Anatoly Vorobey (avva) wrote,
Anatoly Vorobey
avva

англоязычная всячина

1. The Professor, the Bikini Model and the Suitcase Full of Trouble. Отличная длинная статья о профессоре физики, который собирался жениться на чешской модели, с которой познакомился в сети, а вместо этого попал в аргентинскую тюрьму за контрабанду наркотиков. Я читал об этой истории несколько раз, но не в столь подробном (и хорошо написанном) изложении, как тут.
In November 2011, Paul Frampton, a theoretical particle physicist, met Denise Milani, a Czech bikini model, on the online dating site Mate1.com. She was gorgeous — dark-haired and dark-eyed, with a supposedly natural DDD breast size. In some photos, she looked tauntingly steamy; in others, she offered a warm smile. Soon, Frampton and Milani were chatting online nearly every day. [...]
Frampton had been very lonely since his divorce three years earlier; now it seemed those days were over. [...] At 68, he dreamed of finding a wife to bear him children — and what a wife. He pictured introducing her to his colleagues. One thing worried him, though. She had told him that men hit on her all the time. How did that acclaim affect her? Did it go to her head? But he remembered how comforting it felt to be chatting with her, like having a companion in the next room. And he knew she loved him. She’d said so many times.

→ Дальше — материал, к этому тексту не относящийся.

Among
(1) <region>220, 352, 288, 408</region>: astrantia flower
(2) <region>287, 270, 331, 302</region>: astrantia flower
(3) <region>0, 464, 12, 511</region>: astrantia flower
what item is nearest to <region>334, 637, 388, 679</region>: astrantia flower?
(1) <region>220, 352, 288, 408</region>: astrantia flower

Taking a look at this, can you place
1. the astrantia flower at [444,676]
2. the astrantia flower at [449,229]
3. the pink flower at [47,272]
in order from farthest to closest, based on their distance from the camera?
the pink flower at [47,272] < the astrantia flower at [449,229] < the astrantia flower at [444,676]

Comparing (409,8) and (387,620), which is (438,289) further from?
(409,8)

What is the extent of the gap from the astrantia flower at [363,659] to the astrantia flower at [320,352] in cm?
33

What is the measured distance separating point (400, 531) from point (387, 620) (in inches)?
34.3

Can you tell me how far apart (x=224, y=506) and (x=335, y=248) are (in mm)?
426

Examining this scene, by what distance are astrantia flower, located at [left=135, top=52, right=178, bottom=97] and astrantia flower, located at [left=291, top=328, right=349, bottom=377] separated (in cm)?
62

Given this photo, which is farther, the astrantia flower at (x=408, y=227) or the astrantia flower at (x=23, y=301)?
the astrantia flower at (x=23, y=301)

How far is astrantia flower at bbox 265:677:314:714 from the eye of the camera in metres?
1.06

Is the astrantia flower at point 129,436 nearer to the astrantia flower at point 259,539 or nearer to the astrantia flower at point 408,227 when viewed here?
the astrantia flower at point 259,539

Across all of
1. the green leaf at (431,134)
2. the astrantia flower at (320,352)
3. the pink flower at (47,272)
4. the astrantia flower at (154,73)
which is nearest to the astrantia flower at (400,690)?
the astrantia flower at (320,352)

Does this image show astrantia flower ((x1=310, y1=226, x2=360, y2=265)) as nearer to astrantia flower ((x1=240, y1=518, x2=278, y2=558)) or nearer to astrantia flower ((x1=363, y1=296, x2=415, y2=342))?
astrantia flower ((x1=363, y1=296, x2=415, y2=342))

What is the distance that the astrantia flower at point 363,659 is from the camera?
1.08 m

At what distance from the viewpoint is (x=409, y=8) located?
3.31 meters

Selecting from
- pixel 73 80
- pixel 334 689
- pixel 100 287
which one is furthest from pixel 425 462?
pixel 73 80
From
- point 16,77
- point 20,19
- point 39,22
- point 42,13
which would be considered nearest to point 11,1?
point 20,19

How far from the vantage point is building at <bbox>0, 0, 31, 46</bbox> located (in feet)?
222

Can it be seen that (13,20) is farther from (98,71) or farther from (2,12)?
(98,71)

2. Журналист Нейт Тейер опубликовал свою переписку с редакторами The Atlantic, в которой ему предложили опубликовать вариант уже готовой статьи на сайте The Atlantic за бесплатно.
We unfortunately can’t pay you for it, but we do reach 13 million readers a month. I understand if that’s not a workable arrangement for you, I just wanted to see if you were interested.
Его это предложение возмутило, и не только его - 500 комментариев и скандал в журналистских кругах. В ответ на это сетевой редактор журнала Алексис Мадригал написал интересную, подробную запись о том, как журналы пытаются выжить в эпоху интернета, и как это у них не очень получается: A Day in the Life of a Digital Editor, 2013.
Let me give you this hypothetical. You are a digital editor at a fine publication. You are in charge of writing some stuff, commissioning some stuff, editing some stuff. [...] And your total budget for the year is $12,000, a thousand bucks a month. (We could play this same game with $36,000, too. The lessons will remain the same.) What do you do?

Here are some options:

1. Write a lot of original pieces yourself. (Pro: Awesome. Con: Hard, slow.)
2. Take partner content. (Pro: Content! Con: It's someone else's content.)
3. Find people who are willing to write for a small amount of money. (Pro: Maybe good. Con: Often bad.)
4. Find people who are willing to write for no money. (Pro: Free. Con: Crapshoot.)
5. Aggregate like a mug. (Pro: Can put smartest stuff on blog. Con: No one will link to it.)
6. Rewrite press releases so they look like original content. (Pro: Content. Con: You suck.)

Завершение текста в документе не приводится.